On Mon, Jun 5, 2023 at 11:31 AM Mike Degatano @.***> wrote:

An alternative would be to queue pending updates and only allow one to proceed at a time. In this case, all three updates proceeded in parallel, which in retrospect seems like a recipe for disaster.

Just to note - yes this is correct. I mean as a bugfix I'd probably just reject update requests if another one was already pending. But given more time to implement a proper enhancement, an update queue makes sense.

That being said, I would prefer to allow updates to proceed in parallel. Since I was under the impression they already could (and do use that feature). So steps to reproduce would really help.

Yes, true, but as described elsewhere, no relevant log entries, so no way to trace the failure. This is why I think a prevention scheme is the best remedy under the circumstances -- some way to prevent multiple simultaneous updates.

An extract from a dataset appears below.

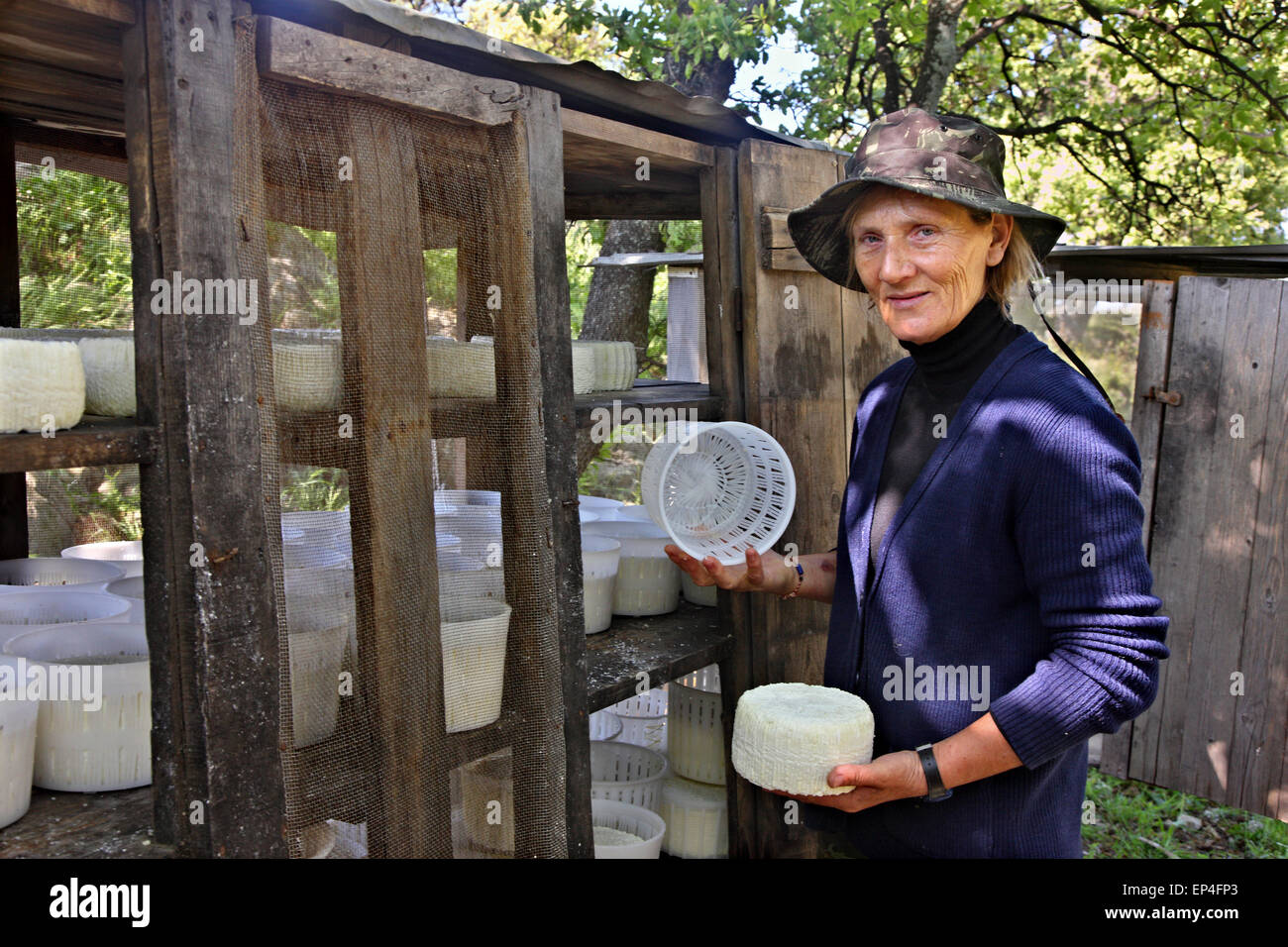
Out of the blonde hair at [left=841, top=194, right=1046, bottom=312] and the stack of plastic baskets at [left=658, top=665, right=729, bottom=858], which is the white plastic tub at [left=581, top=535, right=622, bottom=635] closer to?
the stack of plastic baskets at [left=658, top=665, right=729, bottom=858]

— Reply to this email directly, view it on GitHub https://github.com/home-assistant/supervisor/issues/4341#issuecomment-1577273050, or unsubscribe https://github.com/notifications/unsubscribe-auth/ADVTB4OE3P7T6LWPU5L3MTLXJYQXVANCNFSM6AAAAAAY2VL4KM . You are receiving this because you authored the thread.Message ID: @.***>

-- Paul Lutus http://arachnoid.com

agners commented 1 year ago

@mdegat01 updating Supervisor and HAOS at the same time could be an interesting combination I guess, as we don't know when exactly the OS starts rebooting after update :cold_face: It typically happens quite quickly, so the other updates might be in the middle of things...

That said, all updates should actually be resilient to interruptions, I'd say :thinking:

mdegat01 commented 1 year ago

updating Supervisor and HAOS at the same time could be an interesting combination I guess

@agners Not possible, at least not anymore. It used to be (I don't know how out of date the OPs system was) but now if supervisor is out of date all other updates are blocked until it is up to date. Including HAOS.

But that could be a problem for other things. We don't currently block updates of addons and plugins while OS is updating or vice versa. I thought OS had a timeout to give supervisor a chance to cleanly stop before killing it though? Supervisor won't come to a clean stop until those tasks have finished.

If we think that is a problem I can certainly put in something to prevent that.

github-actions[bot] commented 1 year ago

There hasn't been any activity on this issue recently. Due to the high number of incoming GitHub notifications, we have to clean some of the old issues, as many of them have already been resolved with the latest updates. Please make sure to update to the latest version and check if that solves the issue. Let us know if that works for you by adding a comment 👍 This issue has now been marked as stale and will be closed if no further activity occurs. Thank you for your contributions.